ママテスト ②
「おい、あいつらはどこだ」
二人仲間を呼び、計四人のゴロツキが集まる。
「あの店に入って行ったぜ」
高級肉店を指で差す。
よく、貴族や騎士の偉い人なんかが行く店だった。
「あの店に乗り込むのは少し不味いな」
「おい、じゃあどうすんだ」
「外で待ち伏せて、追いかけて隙を付いて拉致するぞ」
「旅人はどうすんだ」
「スラムの方に逃げて、追ってきたらやるしかない。

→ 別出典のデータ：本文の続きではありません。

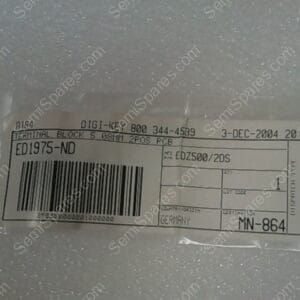 EDZ500/2DS | TERMINAL BLOCK 5.08MM 2POS PCB, DIGI-KEY PN: ED1975-ND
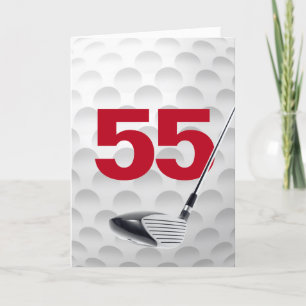 Carte 55e anniversaire Golf Ball Design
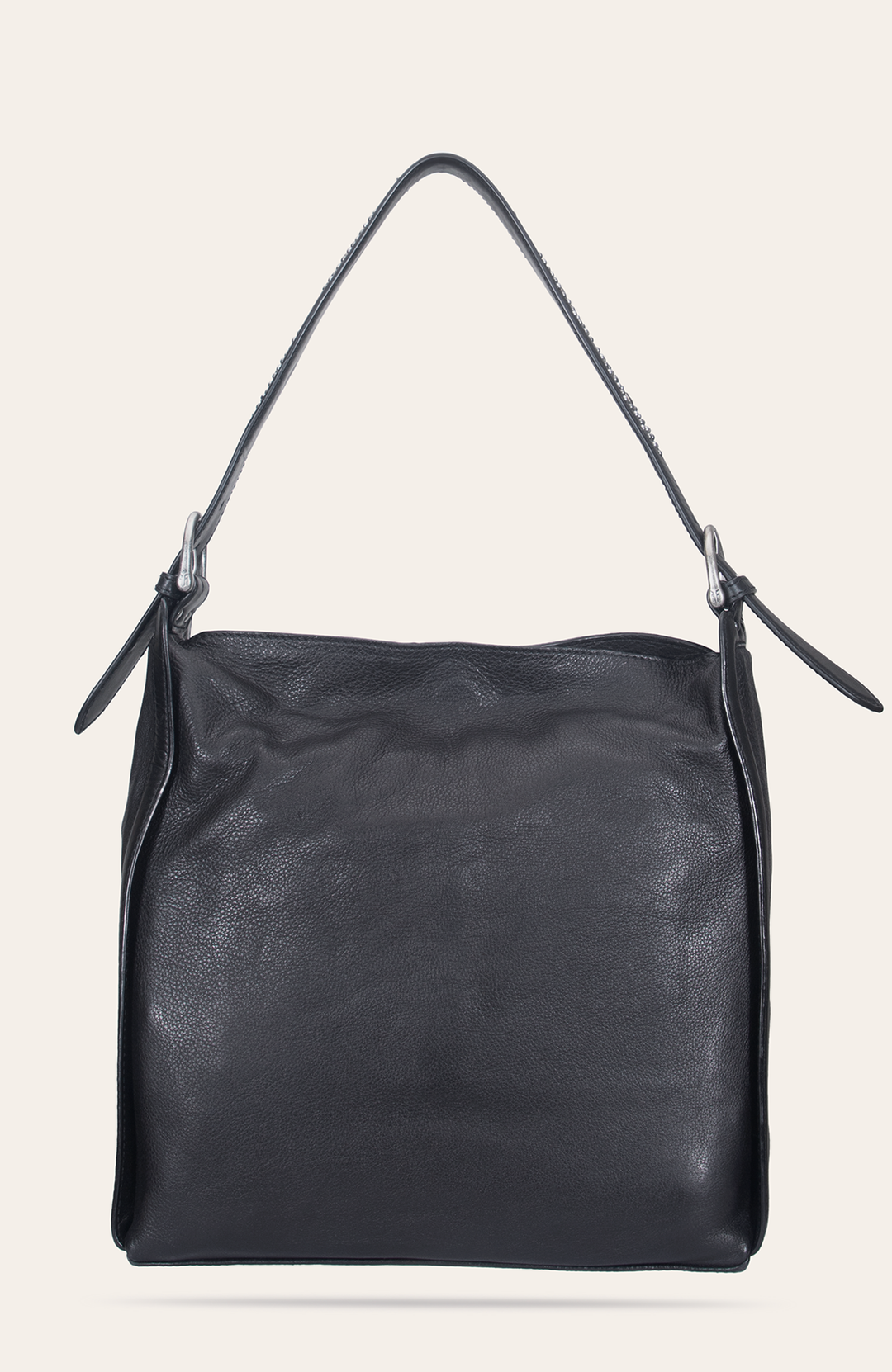 Women's Black Carla Studded Hobo Handbag Black - Frye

まぁ武器を持ってなさそうだし大丈夫だろ」
「しかし、なんであの店に行ったんだ」
「ルリのやつが誘ったんじゃねえか?」
「カモにされてるのかねえ」
「うーん、美味しかったぁ」
「なかなか食べるな」
こいつにしては多いと思ったんだが、なかなかの食欲だった。
「こんな美味しいお肉なら、幾らでも食べれちゃうよ」
「食べ盛りだな」
それにしても、食べ方が綺麗で、フォークとナイフの使い方が慣れていた。
このことを聞くのは野暮だな。
店を出る。
「おい、どこか行きたい所はあるか?」
ママアピールタイムをくれてやる。
「んーとね、そしたらお洋服屋に行きたいなぁ」
「ならそこに行くか」
「じゃあ、付いてきてね」
ルリが向かったのは、高級ブランド店だった。
ルリがじーっとその店を見ている。
「ここのお洋服で、凄く可愛いのがあって、それを着るのが夢だったんだけど」
「はぁ、言っとくがこれはママテストだ、お前は俺に母性を感じさせなければならないのだ」
「うぇぇっと」
「そしてお前からはまだ少しも母性を感じていないぞ」
「ご、ごめんなさい」
「なぜそこで謝る、俺が欲しいのは謝罪ではなく慈愛だ」
「え、えっと、ママになるからぁ」
「お前など俺のママにいらない」
「が、がんばるからぁ」
「お前に一体何がわかるんだ」
ルリの顔が瞳が赤くなり、今にも泣きそうになる。
しまった、言い過ぎた。
そもそも俺は少女に対し、何を言っているんだ。
「うぅ、うぅ」
「す、すまない」
不味いな、人目が集中している。
「こ、これから頑張る事を約束するなら、買ってやる」
「えっ、本当!? がんばる!」
パッと明るくなり、笑顔になる。
店に入り、高いワンピースを買った。生地も製作者も一流ブランドのものだ。
「や、やったぁ、うれしぃ」
嬉しいか、そうか、俺は寂しい、癒してくれ。
会計を済ませ店を出る。
日没も近くなりつつあった。早くママテストを終わらせなければならない。
おい、あいつはどこだ。
ルリの姿が見当たらない。
ワンピースを渡し、先に店を出て待っていると思っていが、見当たらない。
幻覚魔法が掛かった気配を探り、見つける。
まだ近い、あの狐娘め、大幅減点だぞ。